# SUPPLIED DATA start

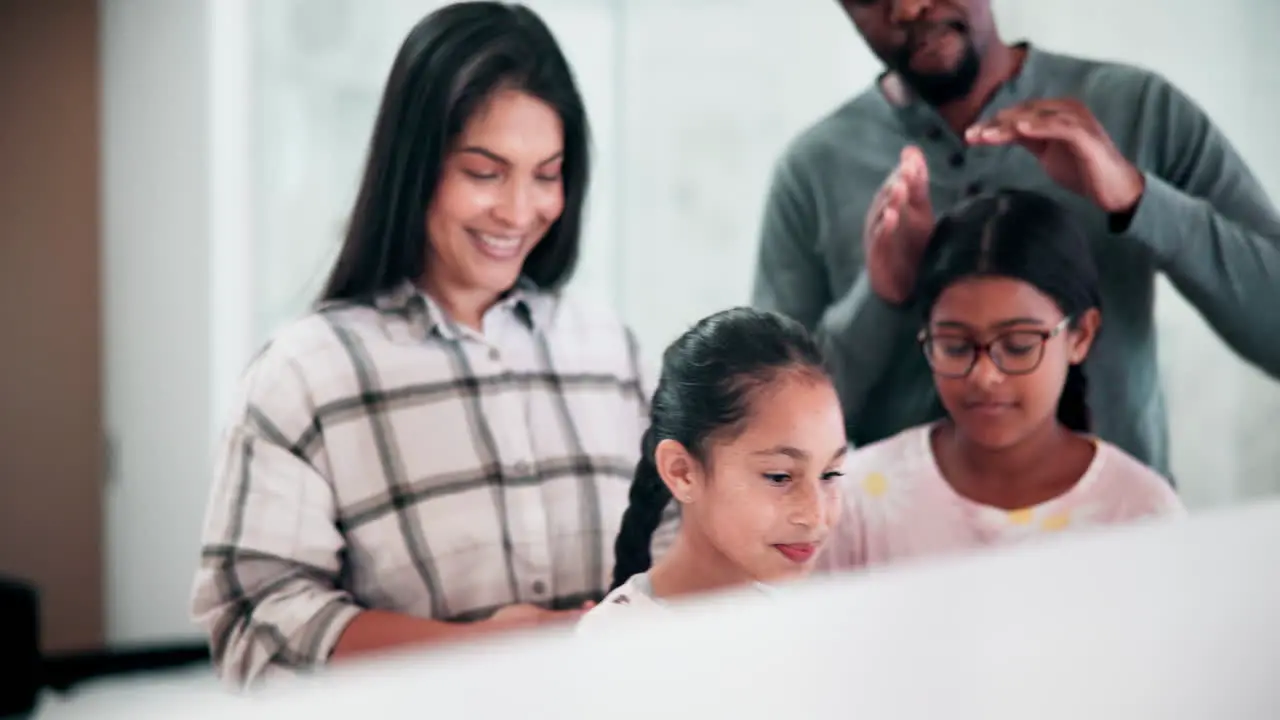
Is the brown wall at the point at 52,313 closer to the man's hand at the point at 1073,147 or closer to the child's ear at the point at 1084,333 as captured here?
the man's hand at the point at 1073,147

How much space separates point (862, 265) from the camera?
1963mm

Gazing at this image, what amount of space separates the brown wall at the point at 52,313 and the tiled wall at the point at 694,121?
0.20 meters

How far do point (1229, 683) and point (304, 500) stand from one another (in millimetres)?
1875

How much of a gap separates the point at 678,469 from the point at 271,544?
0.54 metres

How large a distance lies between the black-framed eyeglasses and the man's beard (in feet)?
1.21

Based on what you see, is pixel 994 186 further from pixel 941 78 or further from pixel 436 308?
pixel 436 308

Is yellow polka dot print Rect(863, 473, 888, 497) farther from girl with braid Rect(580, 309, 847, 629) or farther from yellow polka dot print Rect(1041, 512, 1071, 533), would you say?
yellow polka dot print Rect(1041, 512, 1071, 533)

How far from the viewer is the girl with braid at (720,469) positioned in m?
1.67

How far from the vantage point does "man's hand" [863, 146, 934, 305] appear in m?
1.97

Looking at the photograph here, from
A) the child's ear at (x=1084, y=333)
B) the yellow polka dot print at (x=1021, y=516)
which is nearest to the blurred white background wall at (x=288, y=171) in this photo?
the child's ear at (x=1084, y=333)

# SUPPLIED DATA end

### [REQUIREMENTS]
Leave out every picture and copy the rest of the records exactly.

### [SOLUTION TO THIS PROBLEM]
Is the brown wall at the point at 52,313 closer to the man's hand at the point at 1073,147 or closer to the child's ear at the point at 1084,333 as captured here?
the man's hand at the point at 1073,147

How much space separates point (862, 265) from the camera?
1963mm

Gazing at this image, what amount of space separates the brown wall at the point at 52,313 and the tiled wall at the point at 694,121?
0.20 meters

How far do point (1229, 683) and point (304, 500) stand from one another (in millimetres)?
1875

How much of a gap separates the point at 678,469 from the point at 271,544?
0.54 metres

How large a distance lies between the black-framed eyeglasses and the man's beard (in feet)?
1.21

Based on what you see, is pixel 994 186 further from pixel 941 78 or further from pixel 436 308?
pixel 436 308

Is yellow polka dot print Rect(863, 473, 888, 497) farther from girl with braid Rect(580, 309, 847, 629) or farther from yellow polka dot print Rect(1041, 512, 1071, 533), would you say?
yellow polka dot print Rect(1041, 512, 1071, 533)

How far from the viewer is the girl with braid at (720,469) positioned in m?
1.67

How far from the vantage point does "man's hand" [863, 146, 934, 305] appear in m?
1.97

Looking at the photograph here, from
A) the child's ear at (x=1084, y=333)
B) the yellow polka dot print at (x=1021, y=516)
which is nearest to the blurred white background wall at (x=288, y=171) in this photo?
the child's ear at (x=1084, y=333)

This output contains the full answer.